- _Work order 1_
From the bicycle forum thread below, copy the passage from "## mickeyc (Mar" up to and including "get them so.....".

[Exercise passage — start]

# Lightweight experts.. I need help..



## mickeyc (Mar 28, 2019)

I picked up a pair of ratty lightweights last night, trying to find out what I have.  Photos attached.  Serial numbers (best I can read them) are J08911 and J12470.  One Schwinn site says they are 1953.  As you can see in the photos, both have black out stuff on them, brake arms, evidence of black paint on chain ring and handle bars.  Also confused by the fact that both are skip link chained.  No idea about the wood grips.  Both have their Schwinn badges on the front.  Don't really want to get too far into these as they are not my interest but had a chance to get them so.....
Any help appreciated.


----------



## Roger Henning (Mar 28, 2019)

You need pictures of the complete bikes from the chain ring side not close ups of parts of the bike.  Then we might know what they are.  Roger


----------



## Gordon (Mar 28, 2019)

[Exercise passage — finish]
[Provided records — start]

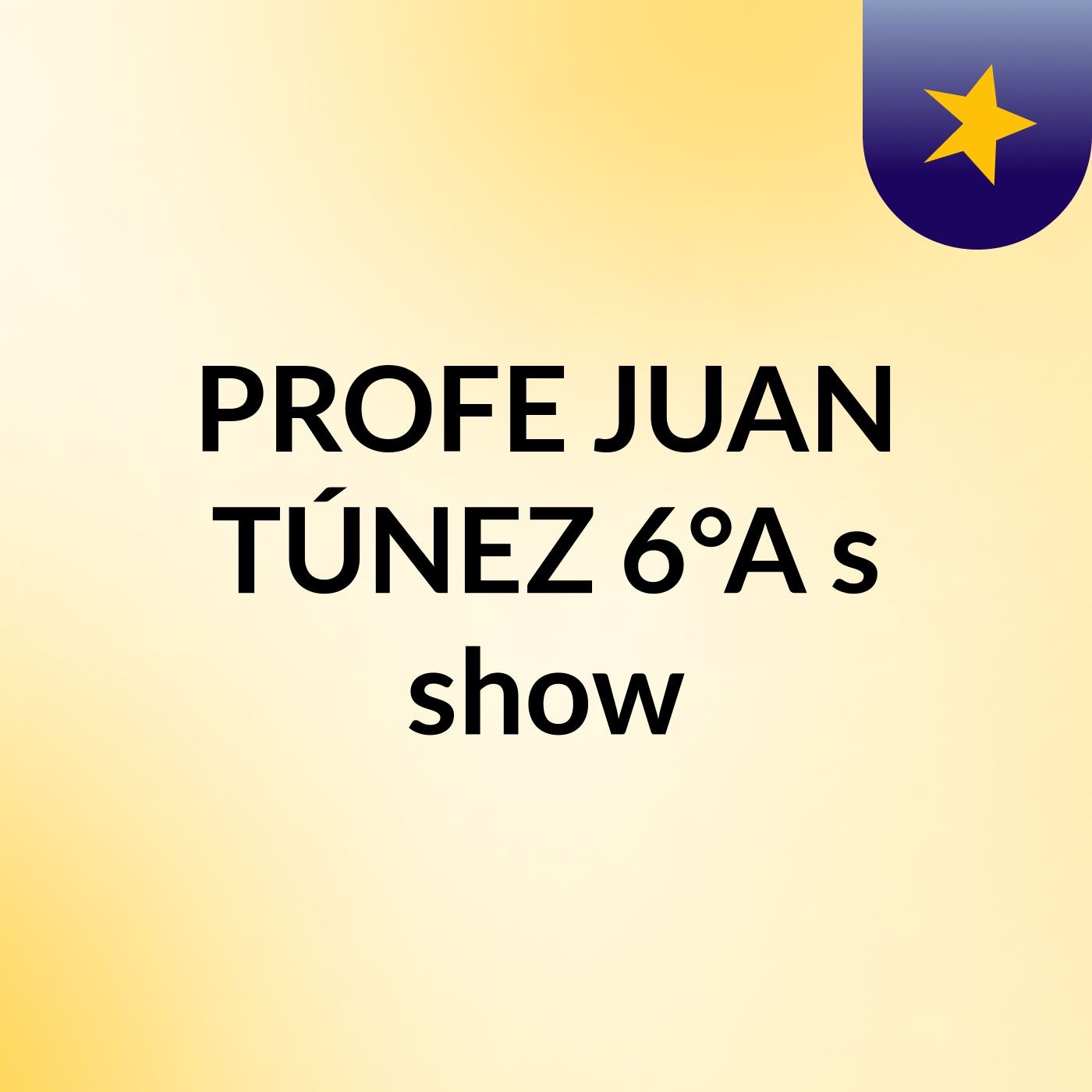PROFE JUAN TÚNEZ 6°A's show
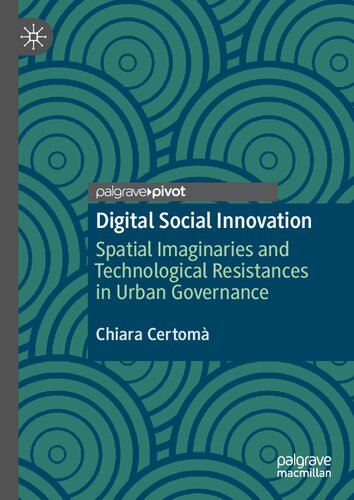 Digital Social Innovation: Spatial Imaginaries and Technological Resistances in Urban Governance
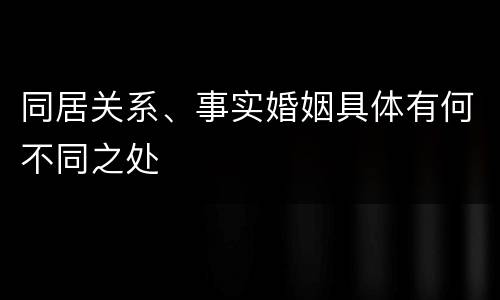 同居关系、事实婚姻具体有何不同之处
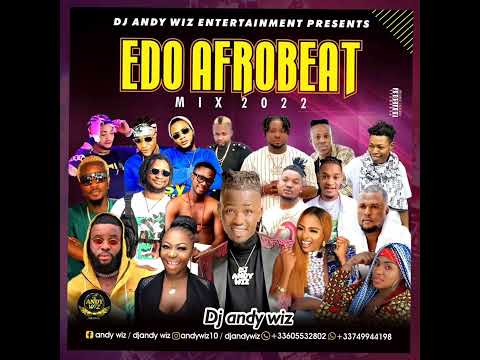 LATEST EDO AFROBEAT MIX 2022 BY DJ ANDY WIZ (VIBE KING)... BENIN PARTY HOT MIX....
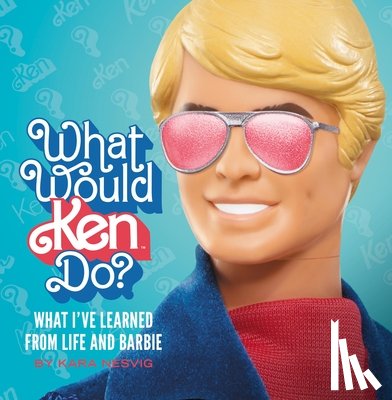 Nesvig, Kara, Inc., Mattel - What Would Ken Do?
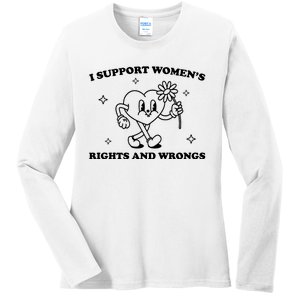 I Support Women S Of Rights And Wrongs Ladies Long Sleeve Shirt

[Provided records — finish]

- _Work order 2_
Rewrite every line of the captioned web images listing above, changing "MIX" to "MEDLEY" and keeping everything else the same. Leave the pictures out.

- _Your solution 1_
## mickeyc (Mar 28, 2019)

I picked up a pair of ratty lightweights last night, trying to find out what I have.  Photos attached.  Serial numbers (best I can read them) are J08911 and J12470.  One Schwinn site says they are 1953.  As you can see in the photos, both have black out stuff on them, brake arms, evidence of black paint on chain ring and handle bars.  Also confused by the fact that both are skip link chained.  No idea about the wood grips.  Both have their Schwinn badges on the front.  Don't really want to get too far into these as they are not my interest but had a chance to get them so.....

- _Your solution 2_
PROFE JUAN TÚNEZ 6°A's show
 Digital Social Innovation: Spatial Imaginaries and Technological Resistances in Urban Governance
 同居关系、事实婚姻具体有何不同之处
 LATEST EDO AFROBEAT MEDLEY 2022 BY DJ ANDY WIZ (VIBE KING)... BENIN PARTY HOT MEDLEY....
 Nesvig, Kara, Inc., Mattel - What Would Ken Do?
 I Support Women S Of Rights And Wrongs Ladies Long Sleeve Shirt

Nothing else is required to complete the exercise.